Big Brains

While some people have a favorite movie star that they obsess about, I mentally stalk intellectuals.  For years, my go to guy was Harold Bloom the mac daddy of critical thinking.  And yes, Bloom is still a brilliant bloated star in all ways; but in the last year I’ve ventured out of the cushy confines of lit crit and into the bubbling cauldron of anthropology which was where I found my new favorite intellectual Ian Tattersall…

Like Bloom, Tattersall is a Yalie (he’s also English which is always a plus for me), however unlike Bloom he is also a paleoanthropologist and a biological anthropology curator at the American Museum of Natural History (you have him to thank for the refurbished Hall of Human Origins).  His work on human evolution is brilliant – from Lemurs to Bones and Genomes, to Extinct Species, to Neanderthals…  More than that it’s compulsively readable – check out The World from Beginnings to 4000 BCE  for a great starting point or Bones, Brains and DNA if you have young kids.  

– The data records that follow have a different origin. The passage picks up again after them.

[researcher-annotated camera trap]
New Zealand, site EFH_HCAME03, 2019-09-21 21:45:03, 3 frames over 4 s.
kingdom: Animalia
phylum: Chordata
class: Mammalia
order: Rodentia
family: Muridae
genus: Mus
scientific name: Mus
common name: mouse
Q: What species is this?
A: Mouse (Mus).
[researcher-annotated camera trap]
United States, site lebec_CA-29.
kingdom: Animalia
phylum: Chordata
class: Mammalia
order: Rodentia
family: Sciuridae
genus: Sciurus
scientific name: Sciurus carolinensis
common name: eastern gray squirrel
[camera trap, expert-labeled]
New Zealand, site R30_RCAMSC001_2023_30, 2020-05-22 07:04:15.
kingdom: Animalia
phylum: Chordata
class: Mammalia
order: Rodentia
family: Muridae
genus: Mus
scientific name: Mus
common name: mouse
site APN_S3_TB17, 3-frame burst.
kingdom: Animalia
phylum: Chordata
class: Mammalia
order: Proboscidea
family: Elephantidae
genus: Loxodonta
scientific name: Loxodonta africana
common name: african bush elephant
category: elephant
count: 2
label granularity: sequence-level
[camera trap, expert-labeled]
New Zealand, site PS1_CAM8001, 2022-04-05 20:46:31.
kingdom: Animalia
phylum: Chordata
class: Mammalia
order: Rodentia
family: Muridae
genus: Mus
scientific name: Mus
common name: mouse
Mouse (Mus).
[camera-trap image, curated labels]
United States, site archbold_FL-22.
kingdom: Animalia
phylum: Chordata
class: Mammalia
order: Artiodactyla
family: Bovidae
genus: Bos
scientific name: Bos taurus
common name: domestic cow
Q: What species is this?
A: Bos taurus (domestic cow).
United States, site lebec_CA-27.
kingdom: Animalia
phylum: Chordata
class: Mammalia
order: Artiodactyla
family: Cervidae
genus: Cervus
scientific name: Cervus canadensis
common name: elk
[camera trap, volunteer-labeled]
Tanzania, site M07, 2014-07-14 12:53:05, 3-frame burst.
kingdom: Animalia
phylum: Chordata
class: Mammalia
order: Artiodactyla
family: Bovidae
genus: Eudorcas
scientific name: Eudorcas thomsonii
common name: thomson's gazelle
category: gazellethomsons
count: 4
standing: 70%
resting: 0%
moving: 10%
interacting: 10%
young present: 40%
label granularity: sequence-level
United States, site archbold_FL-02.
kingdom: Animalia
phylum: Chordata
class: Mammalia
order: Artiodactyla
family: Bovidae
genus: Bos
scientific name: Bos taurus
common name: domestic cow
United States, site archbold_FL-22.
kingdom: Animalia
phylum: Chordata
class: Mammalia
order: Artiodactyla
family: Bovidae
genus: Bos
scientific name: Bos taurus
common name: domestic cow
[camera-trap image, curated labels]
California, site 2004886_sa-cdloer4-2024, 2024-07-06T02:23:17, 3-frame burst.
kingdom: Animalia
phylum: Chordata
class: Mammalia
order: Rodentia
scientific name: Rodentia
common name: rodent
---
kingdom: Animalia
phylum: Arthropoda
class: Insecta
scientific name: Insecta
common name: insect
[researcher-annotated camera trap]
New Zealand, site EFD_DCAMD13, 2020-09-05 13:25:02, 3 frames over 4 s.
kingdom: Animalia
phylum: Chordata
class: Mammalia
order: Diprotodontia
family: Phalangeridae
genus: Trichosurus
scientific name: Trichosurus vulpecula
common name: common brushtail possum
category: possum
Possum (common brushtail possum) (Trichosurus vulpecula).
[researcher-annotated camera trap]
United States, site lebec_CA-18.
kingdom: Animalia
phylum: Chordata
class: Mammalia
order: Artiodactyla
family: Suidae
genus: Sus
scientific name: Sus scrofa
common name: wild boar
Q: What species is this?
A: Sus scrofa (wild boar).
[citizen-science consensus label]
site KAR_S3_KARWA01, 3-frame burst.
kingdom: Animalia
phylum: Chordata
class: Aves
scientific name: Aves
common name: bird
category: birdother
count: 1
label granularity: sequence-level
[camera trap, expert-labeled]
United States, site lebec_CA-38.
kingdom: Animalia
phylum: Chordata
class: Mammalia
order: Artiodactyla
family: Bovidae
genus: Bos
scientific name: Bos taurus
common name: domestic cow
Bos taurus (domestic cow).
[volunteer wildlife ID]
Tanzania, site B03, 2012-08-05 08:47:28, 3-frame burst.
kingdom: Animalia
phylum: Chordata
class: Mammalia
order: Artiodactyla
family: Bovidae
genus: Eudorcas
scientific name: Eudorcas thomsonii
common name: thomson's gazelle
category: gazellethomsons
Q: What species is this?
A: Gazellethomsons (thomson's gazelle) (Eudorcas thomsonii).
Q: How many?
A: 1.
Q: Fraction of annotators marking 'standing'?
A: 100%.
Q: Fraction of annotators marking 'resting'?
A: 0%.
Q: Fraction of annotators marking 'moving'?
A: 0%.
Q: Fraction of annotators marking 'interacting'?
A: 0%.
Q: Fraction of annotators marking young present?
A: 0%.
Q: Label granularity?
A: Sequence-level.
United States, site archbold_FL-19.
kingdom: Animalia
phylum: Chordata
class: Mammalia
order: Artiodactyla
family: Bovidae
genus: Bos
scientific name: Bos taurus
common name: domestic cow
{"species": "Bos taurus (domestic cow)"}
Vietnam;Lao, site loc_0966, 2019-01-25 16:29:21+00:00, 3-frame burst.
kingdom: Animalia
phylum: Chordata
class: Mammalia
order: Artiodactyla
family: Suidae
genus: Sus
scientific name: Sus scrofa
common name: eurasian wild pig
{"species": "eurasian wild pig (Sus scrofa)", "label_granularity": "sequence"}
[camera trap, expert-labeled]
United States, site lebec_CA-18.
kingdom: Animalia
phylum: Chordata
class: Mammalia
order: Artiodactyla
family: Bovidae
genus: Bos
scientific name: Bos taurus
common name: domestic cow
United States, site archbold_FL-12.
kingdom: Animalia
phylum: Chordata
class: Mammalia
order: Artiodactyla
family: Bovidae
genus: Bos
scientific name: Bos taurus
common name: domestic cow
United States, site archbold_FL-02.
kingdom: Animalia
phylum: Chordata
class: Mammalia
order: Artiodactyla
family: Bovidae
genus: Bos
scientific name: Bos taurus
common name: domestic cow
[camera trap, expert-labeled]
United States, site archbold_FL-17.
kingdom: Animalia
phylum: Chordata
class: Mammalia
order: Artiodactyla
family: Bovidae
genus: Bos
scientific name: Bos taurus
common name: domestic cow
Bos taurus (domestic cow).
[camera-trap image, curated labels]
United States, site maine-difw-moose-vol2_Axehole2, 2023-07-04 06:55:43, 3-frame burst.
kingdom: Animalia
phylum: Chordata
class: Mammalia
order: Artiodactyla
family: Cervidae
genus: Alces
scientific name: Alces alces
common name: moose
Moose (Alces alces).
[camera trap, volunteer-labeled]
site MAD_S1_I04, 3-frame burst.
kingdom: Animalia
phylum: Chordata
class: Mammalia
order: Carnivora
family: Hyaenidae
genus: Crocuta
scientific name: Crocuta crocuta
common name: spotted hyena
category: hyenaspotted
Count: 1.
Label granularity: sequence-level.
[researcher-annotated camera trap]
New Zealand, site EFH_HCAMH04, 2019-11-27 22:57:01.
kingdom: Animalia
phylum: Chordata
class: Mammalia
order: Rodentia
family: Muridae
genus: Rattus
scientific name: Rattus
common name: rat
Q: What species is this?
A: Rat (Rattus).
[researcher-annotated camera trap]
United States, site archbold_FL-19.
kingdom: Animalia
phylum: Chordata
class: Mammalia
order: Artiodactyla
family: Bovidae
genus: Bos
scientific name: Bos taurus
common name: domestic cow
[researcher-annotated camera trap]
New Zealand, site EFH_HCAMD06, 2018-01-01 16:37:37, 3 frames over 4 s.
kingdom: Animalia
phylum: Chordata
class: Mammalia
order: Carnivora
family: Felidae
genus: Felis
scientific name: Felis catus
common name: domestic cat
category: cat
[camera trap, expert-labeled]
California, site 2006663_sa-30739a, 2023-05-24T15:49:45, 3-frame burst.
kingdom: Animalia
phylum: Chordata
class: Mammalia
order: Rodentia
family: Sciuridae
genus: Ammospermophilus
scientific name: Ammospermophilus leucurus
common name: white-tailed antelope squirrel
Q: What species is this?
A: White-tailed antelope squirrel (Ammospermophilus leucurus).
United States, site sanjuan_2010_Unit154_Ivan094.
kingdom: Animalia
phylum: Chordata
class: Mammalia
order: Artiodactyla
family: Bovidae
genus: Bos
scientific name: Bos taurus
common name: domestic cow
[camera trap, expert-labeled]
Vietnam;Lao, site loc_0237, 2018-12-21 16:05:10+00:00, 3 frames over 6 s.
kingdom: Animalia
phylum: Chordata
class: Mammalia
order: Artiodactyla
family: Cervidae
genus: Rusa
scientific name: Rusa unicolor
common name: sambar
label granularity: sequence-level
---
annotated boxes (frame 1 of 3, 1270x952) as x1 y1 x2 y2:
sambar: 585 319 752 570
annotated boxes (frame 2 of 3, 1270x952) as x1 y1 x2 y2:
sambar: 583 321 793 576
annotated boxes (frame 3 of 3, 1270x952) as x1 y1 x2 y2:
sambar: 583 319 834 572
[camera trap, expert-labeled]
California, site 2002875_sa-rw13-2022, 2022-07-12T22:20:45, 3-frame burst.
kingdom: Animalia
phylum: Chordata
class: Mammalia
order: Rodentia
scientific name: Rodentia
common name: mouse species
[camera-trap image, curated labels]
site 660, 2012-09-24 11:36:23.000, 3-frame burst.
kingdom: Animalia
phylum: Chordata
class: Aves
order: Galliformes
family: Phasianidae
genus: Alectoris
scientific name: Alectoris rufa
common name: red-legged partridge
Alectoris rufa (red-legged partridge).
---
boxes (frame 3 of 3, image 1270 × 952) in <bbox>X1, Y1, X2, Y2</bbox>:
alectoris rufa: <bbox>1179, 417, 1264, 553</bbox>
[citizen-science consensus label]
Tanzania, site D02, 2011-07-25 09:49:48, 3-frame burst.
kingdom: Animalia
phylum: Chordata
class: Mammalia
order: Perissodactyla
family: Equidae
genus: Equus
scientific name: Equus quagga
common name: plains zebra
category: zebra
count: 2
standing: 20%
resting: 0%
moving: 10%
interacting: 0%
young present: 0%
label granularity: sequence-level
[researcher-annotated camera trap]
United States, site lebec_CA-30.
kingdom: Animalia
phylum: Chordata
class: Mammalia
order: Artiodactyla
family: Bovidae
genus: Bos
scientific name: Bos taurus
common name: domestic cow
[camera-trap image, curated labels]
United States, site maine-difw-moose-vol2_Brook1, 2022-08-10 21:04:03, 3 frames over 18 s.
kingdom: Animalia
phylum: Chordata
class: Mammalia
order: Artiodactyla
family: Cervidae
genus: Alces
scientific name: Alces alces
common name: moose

But the best reason to like Ian Tattersall is that he’s a nice guy who takes time out of his busy schedule to help others (and by others I mean me).  Case in point: He gave me great notes for a children’s book on evolution that I am working on.  Even better, he also convinced me that Neanderthals didn’t have language*.  When was the last time someone convinced you of that?

*Apparently their larynx was situated too high up in their throats to allow for proper interaction with the hyoid bone – which is how we are able to speak.


Filed under HISTORY

2 responses to “Big Brains

  1. I’m terribly disappointed about Neanderthals not being able to speak. Damn!

  2. The Grange Hall Editors

    I know. It’s a huge bummer. But they apparently did a lot with vocalization.